Werner Fischer (FWG) bei den Arcaden und den flankierenden Baumaßnahmen
am Bahnhof. Was die Sanierung des Bahnhofs angeht, zeigte sich Fischer
skeptisch, schließlich gebe es nur "Absichtserklärungen", von denen man
nicht wisse, ob sie überhaupt realisierbar seien. Egon Schrenk (FDP) sah
angesichts sinkender Kaufkraft die Arcaden als "eine Stadt neben der
Stadt". "Wer einmal dort eingekauft hat, geht nicht mehr zurück in die
Innenstadt", auch wenn das Parkticket als kostenloser Straba-Fahrschein
diene. Auch Alt-Oberbürgermeister Jürgen Weber (WL) kritisierte, dass
durch das Einkaufszentrum die Innenstadt geschwächt werde. Auf Kritik stieß auch, dass die Sanierung des Bahnhofs durch die Bahn AG
an ein Grundstücksgeschäft mit dem Arcaden-Investor mfi gekoppelt sei.

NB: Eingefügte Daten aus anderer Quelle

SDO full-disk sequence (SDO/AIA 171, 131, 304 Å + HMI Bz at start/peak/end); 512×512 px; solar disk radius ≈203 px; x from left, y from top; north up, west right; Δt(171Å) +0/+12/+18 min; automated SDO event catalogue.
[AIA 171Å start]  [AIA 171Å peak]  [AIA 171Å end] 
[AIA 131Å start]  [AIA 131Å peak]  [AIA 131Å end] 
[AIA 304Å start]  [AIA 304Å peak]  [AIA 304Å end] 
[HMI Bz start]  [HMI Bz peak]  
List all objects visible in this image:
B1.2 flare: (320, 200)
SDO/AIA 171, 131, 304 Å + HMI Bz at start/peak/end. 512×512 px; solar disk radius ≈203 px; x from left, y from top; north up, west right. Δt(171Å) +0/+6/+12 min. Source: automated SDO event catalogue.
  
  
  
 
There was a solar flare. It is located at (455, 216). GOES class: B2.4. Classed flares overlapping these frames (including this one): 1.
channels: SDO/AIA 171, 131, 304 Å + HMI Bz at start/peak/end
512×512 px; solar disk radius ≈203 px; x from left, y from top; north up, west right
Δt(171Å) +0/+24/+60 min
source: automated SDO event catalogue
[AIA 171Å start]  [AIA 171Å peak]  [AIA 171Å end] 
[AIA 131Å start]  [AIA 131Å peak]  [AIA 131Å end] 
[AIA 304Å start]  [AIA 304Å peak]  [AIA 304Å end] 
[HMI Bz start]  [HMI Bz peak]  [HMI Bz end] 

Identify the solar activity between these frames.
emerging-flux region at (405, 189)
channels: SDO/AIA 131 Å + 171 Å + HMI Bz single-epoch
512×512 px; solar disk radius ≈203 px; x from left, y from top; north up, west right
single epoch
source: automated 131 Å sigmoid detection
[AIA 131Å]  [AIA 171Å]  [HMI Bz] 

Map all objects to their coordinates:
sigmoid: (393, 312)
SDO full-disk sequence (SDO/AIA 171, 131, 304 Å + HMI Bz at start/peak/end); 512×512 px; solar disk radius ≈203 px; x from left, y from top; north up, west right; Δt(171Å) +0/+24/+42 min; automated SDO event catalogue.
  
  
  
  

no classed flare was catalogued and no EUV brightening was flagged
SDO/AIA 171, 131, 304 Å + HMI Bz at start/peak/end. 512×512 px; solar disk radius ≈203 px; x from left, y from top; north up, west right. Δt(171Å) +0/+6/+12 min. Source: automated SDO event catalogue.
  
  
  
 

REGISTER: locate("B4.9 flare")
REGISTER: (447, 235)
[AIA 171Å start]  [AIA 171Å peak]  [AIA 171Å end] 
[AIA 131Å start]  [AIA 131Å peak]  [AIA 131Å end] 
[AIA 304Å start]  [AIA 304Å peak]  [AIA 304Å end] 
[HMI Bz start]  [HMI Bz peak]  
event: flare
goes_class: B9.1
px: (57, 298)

Dies sei ausschließlich Sache der Bahn und dafür brauche man keine
Arcaden, sagte Egon Schrenk. Deutlicher wurde Erich Felgenhauer
(Bürgerforum): "Wir werden zu politischen Eunuchen, wenn wir da
mitmachen. Es ist eine Ungezogenheit der Bahn, uns nach dem Motto zu
degradieren: 'Wir lassen unseren Saustall stehen, wenn ihr nicht tut,
was wir wollen'." Zum guten Schluss wurden mehrere Anregungen aus dem Plenum in die
Ausschreibung aufgenommen: Die Überdachung beider Pavillonreihen auf dem
Vorplatz, die Anordnung von Kurzzeitparkplätzen auf dem Dach des
Busbahnhofs sowie die strikte Einhaltung der Verkaufsfläche von 20.000
Quadratmetern. Dann begann schließlich die spannende Abstimmung. Dürrnagel und Thomas
Schrenk scherten aus der CSU-Fraktion aus, die SPD war sich einig und
stimmte komplett für die Arcaden. Unmutsäußerungen aus dem Publikum
erntete Kurt Schubert (CSU), den viele als Innenstadt-Lobbyisten auf der
anderen Seite vermuteten, für sein Ja. Auch das Ja von Reinhart Stumpf
war für viele überraschend, hieß es doch noch wenige Minuten vor der
Sitzung, die WL-Fraktion stimme geschlossen gegen die Arcaden. Mit Mehrheit angenommen wurde der Vorschlag der Verwaltung für das
Mozart-Areal eine Investorenausschreibung durchzuführen. Schwerpunkt:
Hochwertiges Wohnen und kleinteiliger Einzelhandel. "Das ist ein knappes, aber eindeutiges Ergebnis", kommentierte
mfi-Pressesprecherin Petra Richter die Entscheidung. Bei mfi wisse man,
dass es noch viel zu tun gebe. Erfreut äußerte sie sich über die
Resonanz im Infozelt vor dem Bahnhof, das von über 11.000 Bürgern
besucht wurde. Die Auswertung der Fragebogen habe ergeben, dass sich
83,4 Prozent für die Arcaden ausgesprochen haben.